Texte présenté —

↓↓↓

La bataille est donc syndicale, elle se joue sur les rapports de force entre entreprise et syndicats, qui actuellement apparaissent plutôt déséquilibrés en faveur du plus fort, c’est-à-dire Amazon.
Renouveau syndical
Malgré cela, les syndicats qui défendent les employés d’Amazon ont la possibilité d’unir leurs propres revendications à celles d’autres secteurs en lien avec la logistique. Par exemple, les livreurs des coopératives qui effectuent les opérations de logistique en Émilie-Romagne et dans le Latium pour les grandes entreprises multinationales, dont Ikea et Granarolo, sont en lutte depuis quelques années pour obtenir de meilleures conditions de travail et mènent des actions soutenues par des syndicats de base – les confédérations syndicales étant souvent restées muettes.
De la même manière, les travailleurs de la grande distribution – soutenus eux par les syndicats de branches affiliés aux confédérations nationales – se sont mis en grève le 22 décembre pour protester contre les ouvertures des hypermarchés et centres commerciaux durant les jours des fêtes de Noël et de la Saint-Étienne, et ont mené une campagne de sensibilisation auprès des consommateurs, leur demandant de reporter leurs achats prévus durant les jours fériés. C’est peut-être de ce dernier point qu’il faudrait repartir.

↑↑↑

Données extraites d'une collection
↓↓↓

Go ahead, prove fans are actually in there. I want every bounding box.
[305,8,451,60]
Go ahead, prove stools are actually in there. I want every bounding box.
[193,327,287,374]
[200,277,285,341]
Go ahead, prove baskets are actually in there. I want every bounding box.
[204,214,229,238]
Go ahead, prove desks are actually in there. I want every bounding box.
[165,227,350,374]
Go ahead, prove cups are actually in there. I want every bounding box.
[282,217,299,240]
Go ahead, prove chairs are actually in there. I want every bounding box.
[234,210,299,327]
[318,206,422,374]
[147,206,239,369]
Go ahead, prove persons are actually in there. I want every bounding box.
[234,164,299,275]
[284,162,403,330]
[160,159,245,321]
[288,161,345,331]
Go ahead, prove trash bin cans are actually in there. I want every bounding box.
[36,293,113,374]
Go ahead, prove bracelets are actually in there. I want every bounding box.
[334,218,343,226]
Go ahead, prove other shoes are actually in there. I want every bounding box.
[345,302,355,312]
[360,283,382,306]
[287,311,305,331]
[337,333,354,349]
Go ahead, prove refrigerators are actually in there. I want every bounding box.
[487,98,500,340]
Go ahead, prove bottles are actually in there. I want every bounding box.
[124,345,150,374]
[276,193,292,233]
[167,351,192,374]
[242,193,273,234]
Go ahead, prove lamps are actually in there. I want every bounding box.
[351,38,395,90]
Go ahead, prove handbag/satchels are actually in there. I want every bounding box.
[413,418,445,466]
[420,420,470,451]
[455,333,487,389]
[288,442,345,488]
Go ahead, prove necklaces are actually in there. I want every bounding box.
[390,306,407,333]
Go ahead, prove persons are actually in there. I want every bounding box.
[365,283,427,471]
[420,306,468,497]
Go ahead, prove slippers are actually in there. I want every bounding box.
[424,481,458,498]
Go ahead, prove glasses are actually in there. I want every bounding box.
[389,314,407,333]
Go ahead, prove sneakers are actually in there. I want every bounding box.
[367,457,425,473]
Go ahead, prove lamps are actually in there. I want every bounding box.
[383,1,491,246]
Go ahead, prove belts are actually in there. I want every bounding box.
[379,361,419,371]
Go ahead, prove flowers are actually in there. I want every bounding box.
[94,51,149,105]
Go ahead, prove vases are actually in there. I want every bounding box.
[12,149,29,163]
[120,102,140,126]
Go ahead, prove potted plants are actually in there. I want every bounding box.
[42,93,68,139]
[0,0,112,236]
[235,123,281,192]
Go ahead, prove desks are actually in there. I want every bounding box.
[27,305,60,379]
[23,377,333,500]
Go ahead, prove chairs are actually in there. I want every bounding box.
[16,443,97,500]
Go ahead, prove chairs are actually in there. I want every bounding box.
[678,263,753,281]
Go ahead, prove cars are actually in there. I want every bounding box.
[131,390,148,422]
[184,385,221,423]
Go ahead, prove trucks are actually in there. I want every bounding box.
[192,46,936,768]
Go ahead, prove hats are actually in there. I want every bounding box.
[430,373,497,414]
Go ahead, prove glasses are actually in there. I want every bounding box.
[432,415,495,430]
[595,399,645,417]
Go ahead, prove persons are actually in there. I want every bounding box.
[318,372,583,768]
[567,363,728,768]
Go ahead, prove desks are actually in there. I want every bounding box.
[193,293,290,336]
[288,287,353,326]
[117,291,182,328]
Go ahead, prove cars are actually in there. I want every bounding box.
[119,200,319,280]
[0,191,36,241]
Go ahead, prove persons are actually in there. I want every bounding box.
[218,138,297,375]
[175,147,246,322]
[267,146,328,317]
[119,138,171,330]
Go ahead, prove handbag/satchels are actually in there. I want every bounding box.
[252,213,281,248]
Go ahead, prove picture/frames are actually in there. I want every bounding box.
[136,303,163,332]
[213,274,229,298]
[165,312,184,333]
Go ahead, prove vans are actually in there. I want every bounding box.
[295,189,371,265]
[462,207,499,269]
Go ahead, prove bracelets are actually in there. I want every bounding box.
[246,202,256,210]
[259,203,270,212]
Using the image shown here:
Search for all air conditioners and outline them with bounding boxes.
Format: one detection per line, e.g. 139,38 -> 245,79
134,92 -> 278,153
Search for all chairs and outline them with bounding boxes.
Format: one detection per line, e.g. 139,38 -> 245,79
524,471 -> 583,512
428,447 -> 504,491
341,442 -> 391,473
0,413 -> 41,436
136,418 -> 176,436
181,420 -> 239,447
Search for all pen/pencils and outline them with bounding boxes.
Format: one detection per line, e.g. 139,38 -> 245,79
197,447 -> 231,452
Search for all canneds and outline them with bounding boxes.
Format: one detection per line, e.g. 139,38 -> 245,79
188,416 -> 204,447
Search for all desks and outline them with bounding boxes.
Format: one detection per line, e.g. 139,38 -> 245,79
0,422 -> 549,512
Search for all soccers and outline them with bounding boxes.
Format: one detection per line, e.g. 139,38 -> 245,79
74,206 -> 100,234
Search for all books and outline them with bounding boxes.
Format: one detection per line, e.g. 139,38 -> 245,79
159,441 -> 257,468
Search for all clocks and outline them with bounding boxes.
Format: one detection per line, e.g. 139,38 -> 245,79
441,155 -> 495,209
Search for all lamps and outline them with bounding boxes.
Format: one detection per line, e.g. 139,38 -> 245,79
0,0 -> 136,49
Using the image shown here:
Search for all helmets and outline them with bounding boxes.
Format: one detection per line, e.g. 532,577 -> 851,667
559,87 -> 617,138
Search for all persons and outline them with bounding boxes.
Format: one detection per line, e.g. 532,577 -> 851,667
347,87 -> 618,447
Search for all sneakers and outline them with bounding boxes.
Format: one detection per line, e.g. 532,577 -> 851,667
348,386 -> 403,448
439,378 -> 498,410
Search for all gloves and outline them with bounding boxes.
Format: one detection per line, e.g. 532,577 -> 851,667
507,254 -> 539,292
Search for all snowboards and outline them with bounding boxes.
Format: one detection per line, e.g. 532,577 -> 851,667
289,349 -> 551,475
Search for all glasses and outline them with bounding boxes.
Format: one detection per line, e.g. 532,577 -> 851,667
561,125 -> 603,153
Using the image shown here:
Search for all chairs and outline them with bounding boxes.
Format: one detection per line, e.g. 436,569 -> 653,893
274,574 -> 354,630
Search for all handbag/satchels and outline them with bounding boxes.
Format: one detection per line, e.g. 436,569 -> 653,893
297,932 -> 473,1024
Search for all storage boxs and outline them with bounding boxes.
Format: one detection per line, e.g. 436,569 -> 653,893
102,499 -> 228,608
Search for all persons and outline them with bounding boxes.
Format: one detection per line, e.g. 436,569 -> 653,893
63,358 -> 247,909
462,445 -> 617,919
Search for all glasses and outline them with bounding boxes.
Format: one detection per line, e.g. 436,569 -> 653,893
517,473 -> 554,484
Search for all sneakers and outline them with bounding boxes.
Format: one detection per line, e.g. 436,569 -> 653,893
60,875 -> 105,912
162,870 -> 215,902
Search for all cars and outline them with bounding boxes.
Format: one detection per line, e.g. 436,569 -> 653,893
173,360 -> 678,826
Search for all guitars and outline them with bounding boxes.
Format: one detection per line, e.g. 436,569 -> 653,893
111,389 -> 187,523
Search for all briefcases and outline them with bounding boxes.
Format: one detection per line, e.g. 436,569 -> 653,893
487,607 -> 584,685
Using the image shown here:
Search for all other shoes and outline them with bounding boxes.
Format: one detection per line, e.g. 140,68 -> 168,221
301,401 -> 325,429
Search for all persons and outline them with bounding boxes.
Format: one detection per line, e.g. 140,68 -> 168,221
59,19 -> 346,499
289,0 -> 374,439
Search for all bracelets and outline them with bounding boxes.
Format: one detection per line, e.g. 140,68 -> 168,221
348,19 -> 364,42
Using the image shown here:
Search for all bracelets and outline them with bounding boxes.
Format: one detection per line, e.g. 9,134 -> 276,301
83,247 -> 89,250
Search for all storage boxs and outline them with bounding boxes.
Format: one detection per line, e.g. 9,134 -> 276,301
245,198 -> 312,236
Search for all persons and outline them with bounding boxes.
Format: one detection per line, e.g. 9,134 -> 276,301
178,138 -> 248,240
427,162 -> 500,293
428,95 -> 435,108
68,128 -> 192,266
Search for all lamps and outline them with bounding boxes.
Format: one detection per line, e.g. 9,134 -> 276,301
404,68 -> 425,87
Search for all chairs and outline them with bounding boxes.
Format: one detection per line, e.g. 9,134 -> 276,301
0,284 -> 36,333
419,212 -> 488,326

↑↑↑

Consigne 1 —
Répondez aux questions suivantes sur le texte consacré aux syndicats face à Amazon :
(a) En faveur de qui les rapports de force entre entreprise et syndicats apparaissent-ils déséquilibrés ?
(b) Dans quelles régions les livreurs des coopératives effectuent-ils les opérations de logistique ?
(c) À quelle date les travailleurs de la grande distribution se sont-ils mis en grève ?
Consigne 2 — Poursuivez, s'il vous plaît, le texte consacré aux syndicats face à Amazon en rédigeant le passage qui suit sa dernière phrase.

Corrigé 1 —
(a) En faveur d'Amazon, le plus fort.
(b) En Émilie-Romagne et dans le Latium.
(c) Le 22 décembre.

Corrigé 2 —
La grève du Black Friday, les luttes des livreurs et les protestations des travailleurs de la grande distribution ont en commun le rapport étroit entre travail et marchandise.
L’objectif de ces actions est d’obtenir de meilleures conditions de travail en bloquant le flux des marchandises qui voyagent du producteur au consommateur. Bien que marginal en apparence, le travail des opérateurs de la logistique est central dans le processus production/consommation, étant le mécanisme qui permet à l’entreprise productrice d’atteindre le consommateur et donc de vendre le produit.
Les difficultés des syndicats à organiser les travailleurs de la logistique sont structurelles et sont dépendantes de la fragmentation de la chaîne de distribution, souvent constituée d’entreprises – et de coopératives – qui travaillent par projets, ainsi que de la précarité des contrats et de l’hétérogénéité des travailleurs, souvent temporaires ou immigrés. Dans un tel contexte, les faiblesses des syndicats sont amplifiées et il devient urgent de trouver de nouveaux soutiens au-delà du cercle des travailleurs représentés.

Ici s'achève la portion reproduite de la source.